1,3-dichloro-6-trifluoromethyl-9-phenanthryl-3-(n-butyl)aminopropanol profile

It seems you're asking about a compound with a very specific chemical name: **1,3-dichloro-6-trifluoromethyl-9-phenanthryl-3-(n-butyl)aminopropanol**.

This compound is likely **not a well-known or widely researched molecule**.

Here's why:

* **The structure is complex:** The name indicates a complex organic molecule with multiple functional groups.
* **No known uses:** There are no readily available scientific publications or databases that mention this exact compound and its applications.
* **Possible synthetic target:** It's possible that this compound could be a target for synthesis in research, but it wouldn't be a commonly studied compound.

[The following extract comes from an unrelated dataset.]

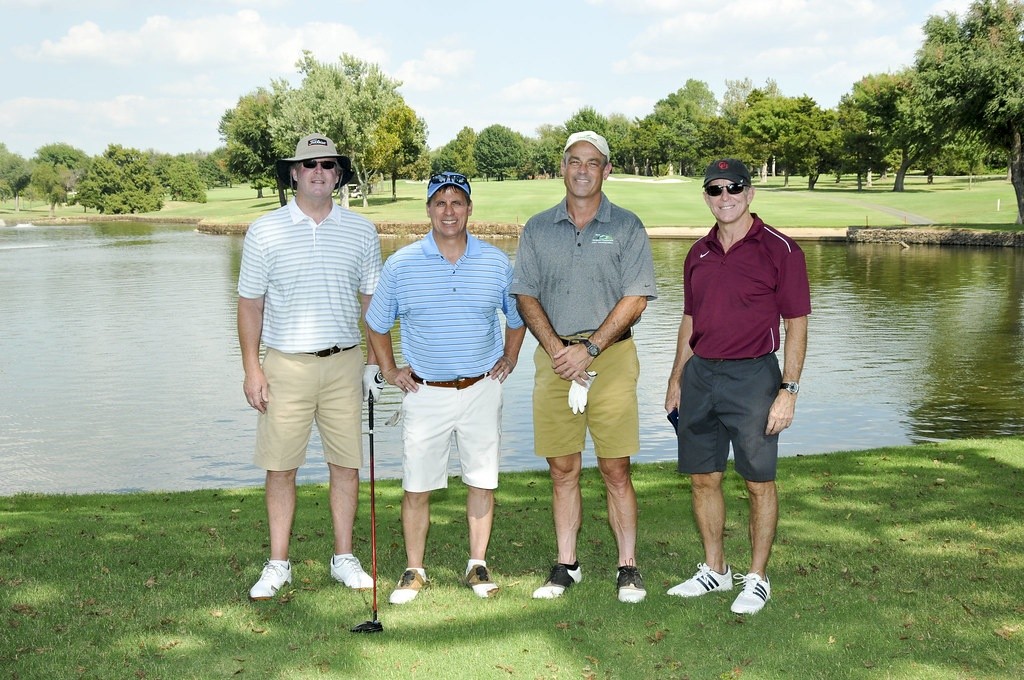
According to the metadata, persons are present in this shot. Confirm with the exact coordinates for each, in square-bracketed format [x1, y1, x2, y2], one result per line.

**Here's what we can glean from the name itself:**

* **1,3-dichloro-6-trifluoromethyl-9-phenanthryl:** This part refers to the core structure of the molecule, likely a substituted phenanthrene. Phenanthrenes are polycyclic aromatic hydrocarbons (PAHs) with interesting properties.
* **3-(n-butyl)aminopropanol:** This part indicates a side chain with a butyl group attached to an amino group, which in turn is attached to a propanol molecule.

**To gain more information, you would need to:**

* **Consult specialized databases:** Search for the compound in databases like PubChem or Reaxys.
* **Contact researchers:** Reach out to experts in organic synthesis or medicinal chemistry who might have knowledge of similar molecules.
* **Investigate the context:** Determine where you encountered this name (e.g., a research paper, a patent, etc.) to understand its potential significance.

It's highly probable that this compound is not a commonly known or widely researched one. To learn more about its potential importance, you'll need to conduct further investigation as outlined above.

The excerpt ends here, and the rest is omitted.